I am very sorry for my absence this past few weeks. As many of you know, and some may not, I struggle with my mental health, since an incident (head injury at work) over 4 years ago. This past month I have been in a very low place. I don’t want to dwell on this, but I thought you should be aware.
Sometimes, as mysterious as it seems, a crash can occur following a really exciting or positive event. And some times, a small seemingly minimal or meaningless negative or stressful thing can trigger a downward spiral.

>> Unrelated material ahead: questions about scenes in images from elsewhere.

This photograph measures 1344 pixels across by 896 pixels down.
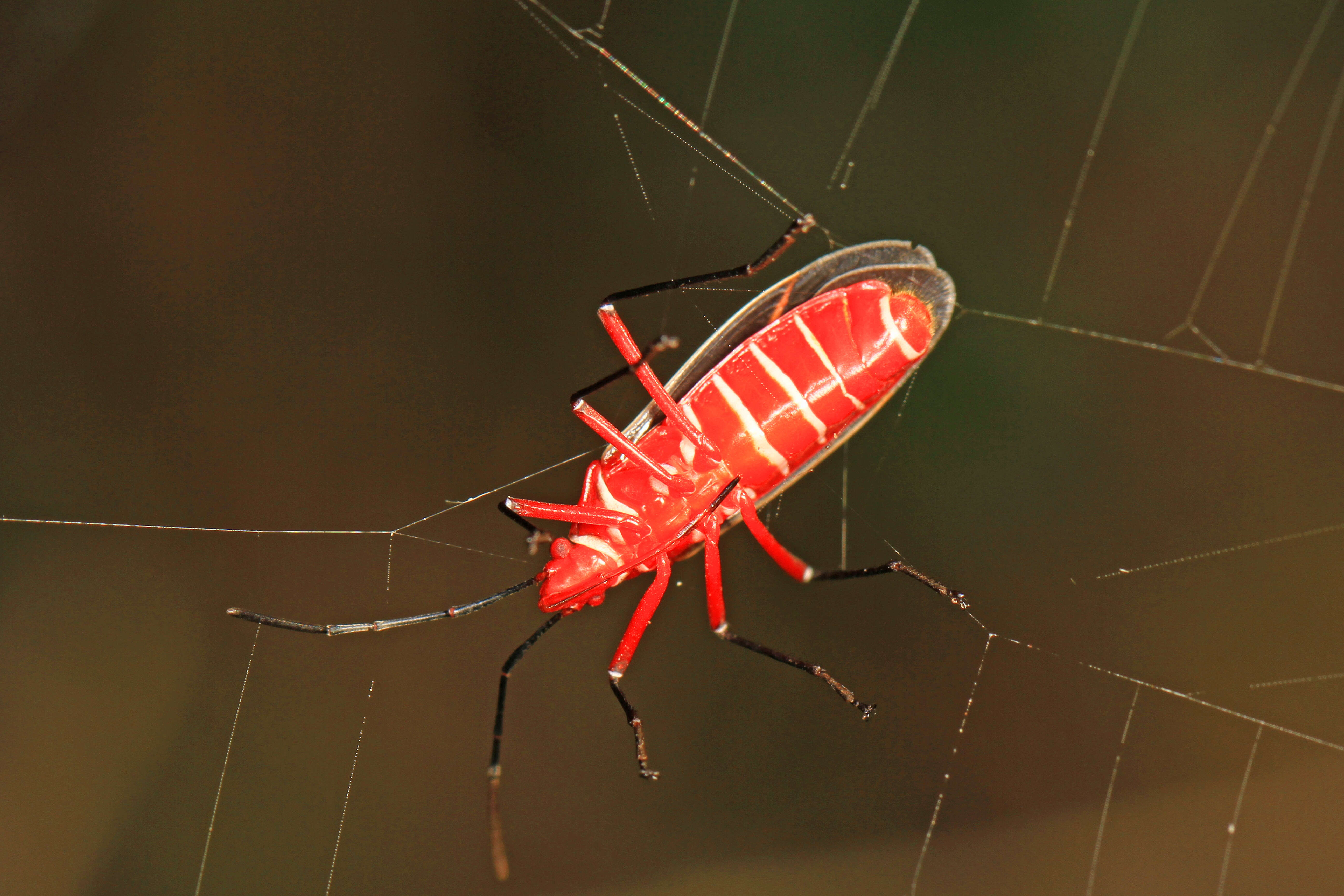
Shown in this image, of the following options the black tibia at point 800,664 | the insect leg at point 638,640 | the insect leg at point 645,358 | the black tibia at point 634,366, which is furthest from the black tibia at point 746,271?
the black tibia at point 800,664

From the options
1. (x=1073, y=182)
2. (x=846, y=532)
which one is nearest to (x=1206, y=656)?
(x=846, y=532)

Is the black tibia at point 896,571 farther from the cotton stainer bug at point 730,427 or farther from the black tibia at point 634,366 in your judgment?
the black tibia at point 634,366

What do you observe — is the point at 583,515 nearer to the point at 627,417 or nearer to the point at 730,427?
the point at 730,427

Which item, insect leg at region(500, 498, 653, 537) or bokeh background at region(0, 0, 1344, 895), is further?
bokeh background at region(0, 0, 1344, 895)

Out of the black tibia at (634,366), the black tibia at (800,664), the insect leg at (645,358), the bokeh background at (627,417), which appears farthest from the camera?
the bokeh background at (627,417)

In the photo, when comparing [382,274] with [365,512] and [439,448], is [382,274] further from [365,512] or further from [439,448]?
[365,512]

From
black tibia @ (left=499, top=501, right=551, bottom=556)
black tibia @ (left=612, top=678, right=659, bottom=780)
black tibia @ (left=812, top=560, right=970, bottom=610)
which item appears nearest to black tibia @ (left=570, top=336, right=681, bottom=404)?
black tibia @ (left=499, top=501, right=551, bottom=556)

I am still here. I am trying to continue creating…but it has been very hard. I struggle to paint when I am in a negative frame of mind. It’s as though deep down I feel like if I don’t feel happy and grateful all day, I am not allowed to feel happy and grateful for even just a few moments in time creating. But I know, logically, this just isn’t true. Every single moment we feel happy, we encourage a greater sense of happiness and desire more joy, which when we seek and discover, turns into a spiral of chasing joy and happiness and raising our mood and energy level. This is what I need right now.

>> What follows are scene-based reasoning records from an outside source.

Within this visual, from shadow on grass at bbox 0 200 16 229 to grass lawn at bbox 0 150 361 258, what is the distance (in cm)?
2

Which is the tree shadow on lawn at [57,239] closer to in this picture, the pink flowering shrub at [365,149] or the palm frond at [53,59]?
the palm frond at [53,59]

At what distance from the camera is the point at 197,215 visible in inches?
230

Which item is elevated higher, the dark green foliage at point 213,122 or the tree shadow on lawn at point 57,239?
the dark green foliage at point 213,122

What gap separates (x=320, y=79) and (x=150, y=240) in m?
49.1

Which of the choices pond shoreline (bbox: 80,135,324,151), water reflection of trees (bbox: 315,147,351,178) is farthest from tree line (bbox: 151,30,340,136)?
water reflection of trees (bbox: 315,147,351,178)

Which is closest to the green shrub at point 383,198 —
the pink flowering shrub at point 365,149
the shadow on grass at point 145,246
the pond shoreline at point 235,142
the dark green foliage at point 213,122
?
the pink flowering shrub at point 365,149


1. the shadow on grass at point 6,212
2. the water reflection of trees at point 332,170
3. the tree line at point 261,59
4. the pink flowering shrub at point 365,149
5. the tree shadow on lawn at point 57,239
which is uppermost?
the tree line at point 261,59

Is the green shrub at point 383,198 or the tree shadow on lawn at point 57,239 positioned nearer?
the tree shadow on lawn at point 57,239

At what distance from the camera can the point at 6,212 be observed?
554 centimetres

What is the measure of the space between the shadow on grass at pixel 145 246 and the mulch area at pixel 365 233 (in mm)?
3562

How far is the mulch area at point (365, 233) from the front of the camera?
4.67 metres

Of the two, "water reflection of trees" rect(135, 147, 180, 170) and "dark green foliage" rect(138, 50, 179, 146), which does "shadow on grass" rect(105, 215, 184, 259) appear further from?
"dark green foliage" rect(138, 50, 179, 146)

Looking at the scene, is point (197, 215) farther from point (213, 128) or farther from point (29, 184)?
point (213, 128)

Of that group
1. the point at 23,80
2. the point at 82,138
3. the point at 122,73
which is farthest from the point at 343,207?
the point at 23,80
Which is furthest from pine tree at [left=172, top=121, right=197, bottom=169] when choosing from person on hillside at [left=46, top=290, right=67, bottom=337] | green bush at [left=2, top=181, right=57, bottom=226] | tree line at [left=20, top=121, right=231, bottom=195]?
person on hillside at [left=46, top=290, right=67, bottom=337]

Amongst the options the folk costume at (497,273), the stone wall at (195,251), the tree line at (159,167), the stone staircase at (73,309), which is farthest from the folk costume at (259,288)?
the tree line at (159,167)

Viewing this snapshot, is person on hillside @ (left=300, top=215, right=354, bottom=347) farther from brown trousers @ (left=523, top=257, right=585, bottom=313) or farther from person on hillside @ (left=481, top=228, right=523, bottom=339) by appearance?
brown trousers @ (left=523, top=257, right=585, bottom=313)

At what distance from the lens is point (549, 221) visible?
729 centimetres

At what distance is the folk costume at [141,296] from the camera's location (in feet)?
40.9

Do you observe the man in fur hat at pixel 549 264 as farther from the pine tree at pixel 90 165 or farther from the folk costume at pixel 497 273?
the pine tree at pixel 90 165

Baby steps are so important, focusing on one step at a time, and just taking that very first step in the right direction is the key.
So I am taking some time to seek professional help, and put into place a self-care routine. For example, I just took a class about creative writing, focusing on journaling through your thoughts, the good the bad and the ugly. It was incredible, thanks to Darcy Patrick, the creator of the course and author of the book. In the end, we were directed and inspired to write our own guided meditations! The flow of the course was beautiful, and it all came together in the end. I loved it, and have been practicing daily journaling for a few weeks now…trying to improve on it as I go in order to face my feelings more openly and honestly, in a more healthy manner.
There are other things I am working on adding into my daily routine, such as meditation, and other things that I don’t wish to share with you at this time. But I will, when the time is right for us all.
Thank you for your patience and understanding.